With this in mind, Nestlé is launching a Kids Go Free promotion, which puts the brand’s range centre stage in treasured days out among families. Highlighting the relevance to today’s shoppers, the promotion extends to Rowntree’s reduced-sugar products. “On-pack promotions are an excellent way for retailers and wholesalers to boost their confectionery sales, as they are proven to increase both penetration and frequency of purchase,” says a spokesperson for the manufacturer.
Sweet shop magic
Most convenience retailers will no longer stock a full pick ’n’ mix offer, but suppliers are trying to incorporate consumers’ love for the sweet-shop experience into their product development.
Swizzels’ Squashies range is an extension of its Drumstick range. It is now available in a smaller, 50p pricemarked format, with a permanent, on-pack multibuy three-for-£1 promotion. According to Swizzels’ Walker, this offer is “perfect for driving impulse sales from shoppers” – a fact of which retailers are increasingly aware.
“Drumstick Squashies is Swizzels’ bestselling product and Swizzels’ number-one selling brand in the wholesale channel,” says Walker. “In many instances, it is also the bestselling item on the confectionery fixture, making it a must-stock.”
In another example of hoping sentiment can win over shoppers’ concerns about sugar intake, brands are emphasising their heritage. Fox’s Glacier Mints is one of the most established brands in the confectionery category, and this year marks its 100th anniversary. To celebrate, the brand has created a new pack design.
“We also just launched the first new mint edition in Fox’s 100-year history with the unveiling of Glacier Spearmints,” adds Andrew Ovens, marketing manager at Big Bear Confectionery. “Made with natural mint oils, the new Fox’s Glacier Spearmints offers a milder, sweeter flavour profile than classic Fox’s Glacier Mints.”
Swizzels, meanwhile, turns 90 this year and is running a competition in which one lucky consumer will win a VIP tour of the company’s factory and have the chance to design their own new product.
Strong consumer awareness of such marketing campaigns means your depot or online store should carry the necessary stock so that you can cope with a spike in demand.
“A lot of older customers come in and buy newspapers – which are next to our sweets display – and a bag of sweets. All ages are price-conscious these days, so £1 bags are about 50% of our range. With new products, a good price in-depot will get us to stock it.”

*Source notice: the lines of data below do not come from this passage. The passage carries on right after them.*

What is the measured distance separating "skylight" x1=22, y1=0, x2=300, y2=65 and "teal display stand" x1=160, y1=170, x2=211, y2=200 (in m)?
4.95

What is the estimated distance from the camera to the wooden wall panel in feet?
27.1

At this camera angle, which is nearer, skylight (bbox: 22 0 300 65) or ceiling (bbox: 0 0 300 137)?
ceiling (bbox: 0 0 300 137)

Julie Dhura, Jules Convenience Store, Telford, Shrops
“We have a lot of teenagers and adults, rather than kids, so I have to stock big brands such as Fruit Pastilles, Fruit Gums and Haribo. £1 pricemarked bags are successful, but so is margin, so I go to Dhamecha for these products, as well as Londis, my symbol group.”

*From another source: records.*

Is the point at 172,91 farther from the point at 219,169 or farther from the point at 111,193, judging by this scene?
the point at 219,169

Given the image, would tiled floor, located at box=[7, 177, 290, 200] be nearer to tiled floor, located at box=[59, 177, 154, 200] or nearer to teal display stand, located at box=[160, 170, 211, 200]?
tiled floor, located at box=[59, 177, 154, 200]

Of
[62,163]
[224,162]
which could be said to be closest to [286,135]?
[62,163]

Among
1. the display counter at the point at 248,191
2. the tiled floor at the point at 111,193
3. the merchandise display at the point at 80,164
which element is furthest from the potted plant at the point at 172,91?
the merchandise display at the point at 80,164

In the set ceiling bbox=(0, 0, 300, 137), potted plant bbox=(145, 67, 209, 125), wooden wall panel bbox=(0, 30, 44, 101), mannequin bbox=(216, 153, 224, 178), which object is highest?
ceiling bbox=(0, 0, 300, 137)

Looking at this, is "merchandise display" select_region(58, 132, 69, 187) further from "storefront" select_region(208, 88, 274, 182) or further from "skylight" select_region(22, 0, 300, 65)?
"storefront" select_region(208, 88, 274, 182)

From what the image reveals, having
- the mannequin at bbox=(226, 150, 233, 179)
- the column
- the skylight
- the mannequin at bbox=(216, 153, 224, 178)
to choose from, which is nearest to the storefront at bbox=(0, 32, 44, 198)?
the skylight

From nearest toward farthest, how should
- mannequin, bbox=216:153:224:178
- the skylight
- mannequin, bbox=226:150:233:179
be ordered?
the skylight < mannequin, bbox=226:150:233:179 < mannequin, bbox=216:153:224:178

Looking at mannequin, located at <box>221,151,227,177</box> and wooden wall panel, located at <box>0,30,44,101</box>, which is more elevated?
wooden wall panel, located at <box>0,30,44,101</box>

Ash Patel,Gerhold Fine Food & News, London
“Our range is now entirely £1 on sugar confectionery. We shop around at Ewings in Barnstable, our local cash & carry, and a forecourt wholesaler called CTC for big brands such as Haribo, Bassetts and Rowntree’s on promotions, where we can get a 40% margin and buy enough to last to the next promotion.”
Mark Ansell, Liskeard News, Liskeard, Cornwall
“I go for anything weird and wacky when building my sugar confectionery range – monkey fidget spinners and Ring Pops have done really well. With these products, I will not stock anything with less than a 35% margin. I have not seen any reduced-sugar products yet, but I would have to taste them before I would stock them.”
Ferhan Ashiq, Levenhall Village Stores, Musselburgh
1. Build your range of reduced sugar and sugar-free products to meet consumer concerns.
2. Encourage retailers to think about shopper missions such as the Big Night In.
3. Stock brands in different formats including larger sizes such as bottles.
4. Bringing a sweet-shop atmosphere to the depot with ranging and display can bring the category to life.
5. Prominently display supplier investment in promotions, which will grow impulse sales.
6. Think about consumers, particularly millennials, who may be attracted to different products.
7. Pricemarking – particularly £1 sharing bags – is still an opportunity for further growth in the market.